### Extrait du texte ###
Le droit, on s’en fout
Je n’avais pas eu de nouvelles de Yanda depuis fin novembre. On s’est rencontré devant l’usine Soluroad, dans la zone industrielle Nord d’Amiens. Il avait un peu le trac ce matin-là, juste avant qu’il ne passe dans le bureau de la direction. C’est que Yanda, cariste, 52 ans, avait subi une mise à pied préalable au licenciement pour des motifs « flous ». Du coup, pour le soutenir, la CGT et une poignée de ses collègues étaient venus sous un barnum, devant l’entrée de l’usine.
La température ne dépassait pas les trois degrés, de la fumée sortait de la bouche d’Adrien*, de Maurice* et de Yanda pendant qu’ils expliquaient leur situation.
« Le problème, c’est qu’on n’a toujours pas de syndicat. On essaie d’en créer un, mais la direction nous met des bâtons dans les roues, souffle Adrien. Elle n’a toujours pas organisé les élections, elle laisse ça en suspens, ça prend trop de temps. »
### Données affichées ###
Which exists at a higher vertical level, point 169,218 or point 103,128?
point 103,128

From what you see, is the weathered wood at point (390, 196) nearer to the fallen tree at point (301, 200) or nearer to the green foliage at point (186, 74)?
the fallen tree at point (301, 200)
###
▶ **Consigne donnée 1**: D'après l'extrait, dans quelle zone se trouve l'usine Soluroad ?
▶ **Consigne donnée 2**: Recopiez l'extrait depuis « La température ne » jusqu'à « expliquaient leur situation. » inclus.

▶ **Réponse complète 1**: Dans la zone industrielle Nord d'Amiens.

▶ **Réponse complète 2**:
La température ne dépassait pas les trois degrés, de la fumée sortait de la bouche d’Adrien*, de Maurice* et de Yanda pendant qu’ils expliquaient leur situation.